Locate every line in the material below that contains the string "separated", treating uppercase and lowercase as distinct, and copy each of those lines.

┌──

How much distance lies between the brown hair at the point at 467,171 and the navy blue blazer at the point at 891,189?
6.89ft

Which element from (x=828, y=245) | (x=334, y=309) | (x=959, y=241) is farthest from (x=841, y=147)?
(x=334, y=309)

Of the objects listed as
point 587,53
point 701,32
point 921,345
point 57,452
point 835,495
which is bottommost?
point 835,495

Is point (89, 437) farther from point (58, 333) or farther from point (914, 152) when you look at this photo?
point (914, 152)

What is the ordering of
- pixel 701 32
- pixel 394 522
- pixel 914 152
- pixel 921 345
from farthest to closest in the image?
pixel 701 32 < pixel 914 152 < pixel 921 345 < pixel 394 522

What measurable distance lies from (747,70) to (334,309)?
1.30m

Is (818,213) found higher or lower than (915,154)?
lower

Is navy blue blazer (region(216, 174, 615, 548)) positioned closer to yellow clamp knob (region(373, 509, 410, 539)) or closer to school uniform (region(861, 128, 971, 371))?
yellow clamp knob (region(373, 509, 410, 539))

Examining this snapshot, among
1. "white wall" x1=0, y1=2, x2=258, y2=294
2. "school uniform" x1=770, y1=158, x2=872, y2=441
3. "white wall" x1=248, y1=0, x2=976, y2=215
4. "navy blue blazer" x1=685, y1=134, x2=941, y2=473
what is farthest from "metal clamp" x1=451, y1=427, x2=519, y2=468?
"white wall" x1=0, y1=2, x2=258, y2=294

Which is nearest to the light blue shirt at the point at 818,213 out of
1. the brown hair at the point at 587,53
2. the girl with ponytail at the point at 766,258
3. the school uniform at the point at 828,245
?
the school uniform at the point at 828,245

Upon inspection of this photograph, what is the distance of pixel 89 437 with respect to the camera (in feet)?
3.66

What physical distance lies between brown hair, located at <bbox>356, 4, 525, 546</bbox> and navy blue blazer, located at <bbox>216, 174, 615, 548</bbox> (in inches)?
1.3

└──
┌──

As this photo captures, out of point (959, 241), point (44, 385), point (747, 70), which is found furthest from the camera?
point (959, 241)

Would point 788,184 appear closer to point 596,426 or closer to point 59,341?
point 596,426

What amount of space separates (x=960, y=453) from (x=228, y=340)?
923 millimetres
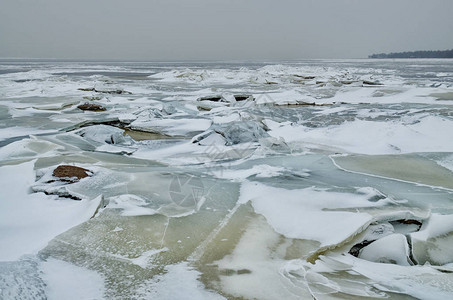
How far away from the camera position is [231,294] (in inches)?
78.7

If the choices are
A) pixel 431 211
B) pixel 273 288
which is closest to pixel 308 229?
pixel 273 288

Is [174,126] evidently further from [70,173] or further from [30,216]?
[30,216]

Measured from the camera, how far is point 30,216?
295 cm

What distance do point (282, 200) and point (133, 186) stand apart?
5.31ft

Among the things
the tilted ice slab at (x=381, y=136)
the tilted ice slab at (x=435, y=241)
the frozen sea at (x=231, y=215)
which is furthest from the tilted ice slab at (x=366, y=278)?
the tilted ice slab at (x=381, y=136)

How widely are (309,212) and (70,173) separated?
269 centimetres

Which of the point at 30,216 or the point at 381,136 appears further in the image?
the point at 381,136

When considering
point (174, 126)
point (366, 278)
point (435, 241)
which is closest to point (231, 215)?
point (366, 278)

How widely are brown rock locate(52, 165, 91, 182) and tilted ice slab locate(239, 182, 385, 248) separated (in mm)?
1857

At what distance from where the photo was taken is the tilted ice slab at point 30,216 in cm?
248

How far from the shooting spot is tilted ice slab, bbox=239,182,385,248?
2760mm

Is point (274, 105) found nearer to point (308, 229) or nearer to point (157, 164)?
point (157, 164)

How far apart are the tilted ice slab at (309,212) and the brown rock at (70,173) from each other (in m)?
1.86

└──

# [SOLUTION TO THIS PROBLEM]
How widely are (309,212) and (70,173) separated?
How widely are brown rock locate(52, 165, 91, 182) and tilted ice slab locate(239, 182, 385, 248) separated (in mm)?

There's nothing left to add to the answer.